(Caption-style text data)
****************************************

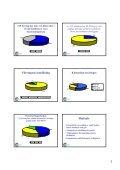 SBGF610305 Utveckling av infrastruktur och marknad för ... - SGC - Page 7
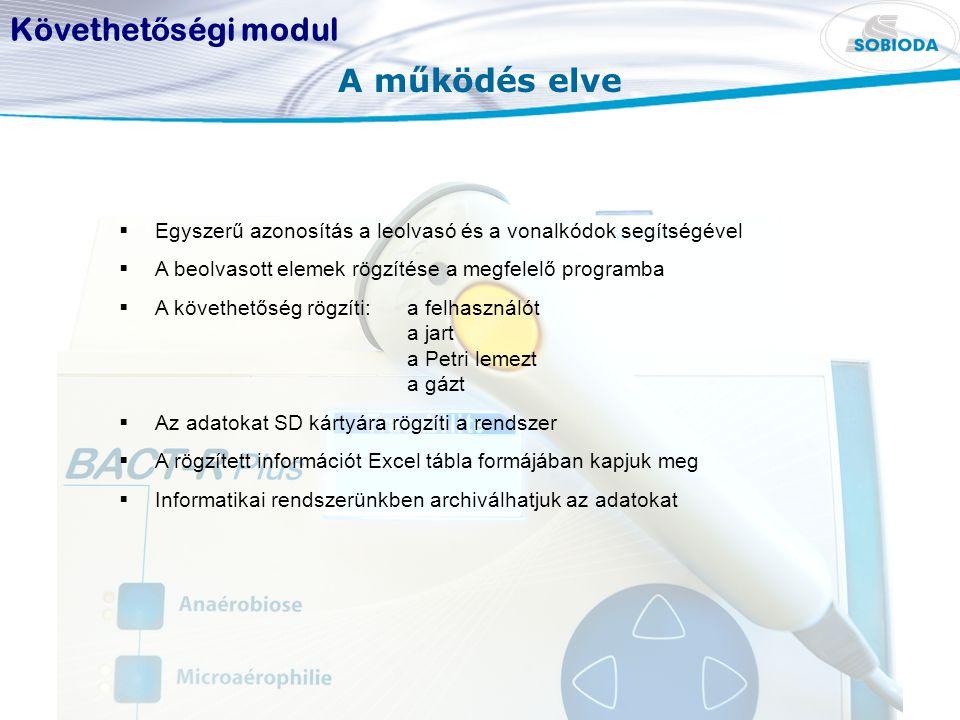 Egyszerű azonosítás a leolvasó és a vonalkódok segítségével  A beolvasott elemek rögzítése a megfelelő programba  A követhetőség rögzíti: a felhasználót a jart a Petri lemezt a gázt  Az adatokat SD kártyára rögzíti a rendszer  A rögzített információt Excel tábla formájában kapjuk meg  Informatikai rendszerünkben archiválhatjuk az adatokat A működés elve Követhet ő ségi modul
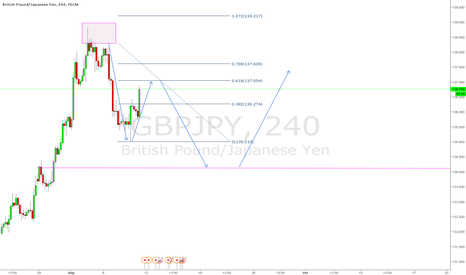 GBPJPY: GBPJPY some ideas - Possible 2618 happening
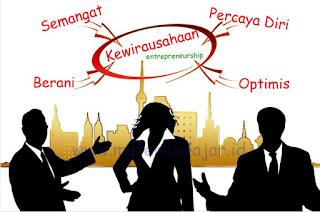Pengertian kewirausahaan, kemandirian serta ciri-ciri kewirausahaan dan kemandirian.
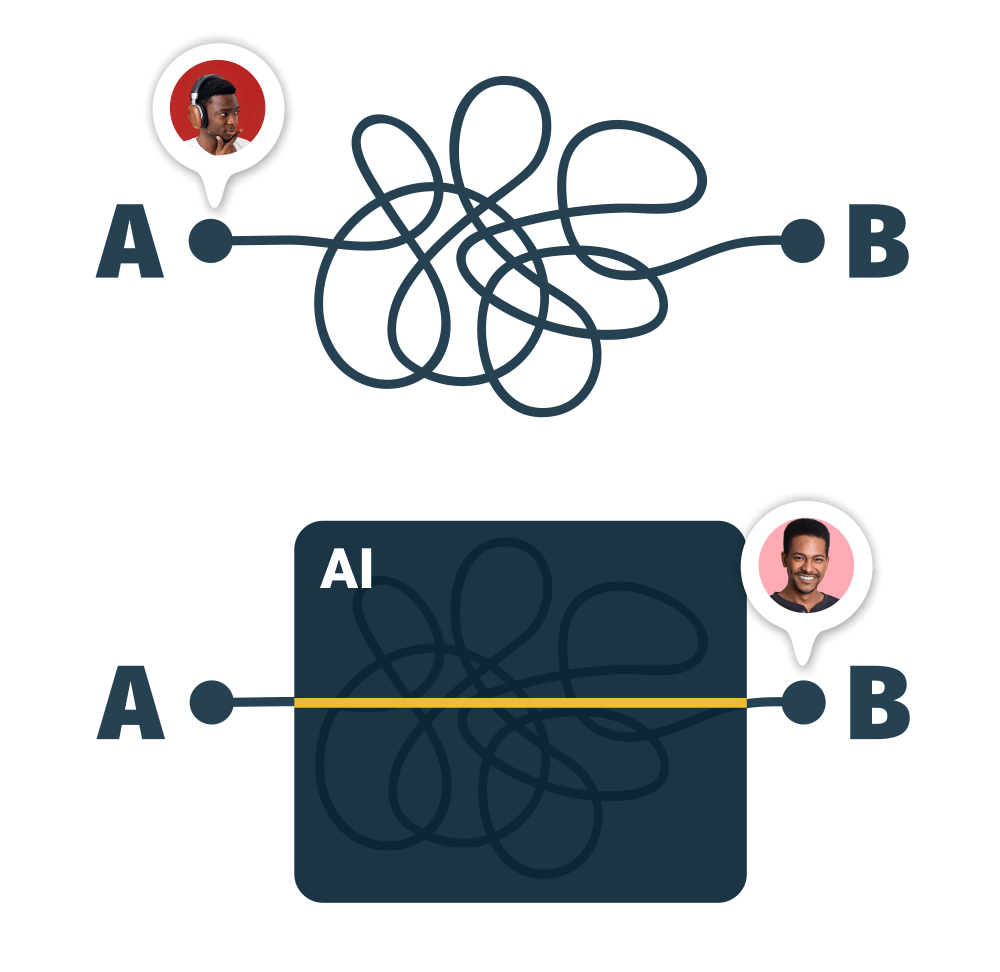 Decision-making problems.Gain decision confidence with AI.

****************************************

→ REQUIRED WORK:
From the first line to the last, print the records exactly; leave out the pictures.

→ YOUR SOLUTION:
 SBGF610305 Utveckling av infrastruktur och marknad för ... - SGC - Page 7
 Egyszerű azonosítás a leolvasó és a vonalkódok segítségével  A beolvasott elemek rögzítése a megfelelő programba  A követhetőség rögzíti: a felhasználót a jart a Petri lemezt a gázt  Az adatokat SD kártyára rögzíti a rendszer  A rögzített információt Excel tábla formájában kapjuk meg  Informatikai rendszerünkben archiválhatjuk az adatokat A működés elve Követhet ő ségi modul
 GBPJPY: GBPJPY some ideas - Possible 2618 happening
Pengertian kewirausahaan, kemandirian serta ciri-ciri kewirausahaan dan kemandirian.
 Decision-making problems.Gain decision confidence with AI.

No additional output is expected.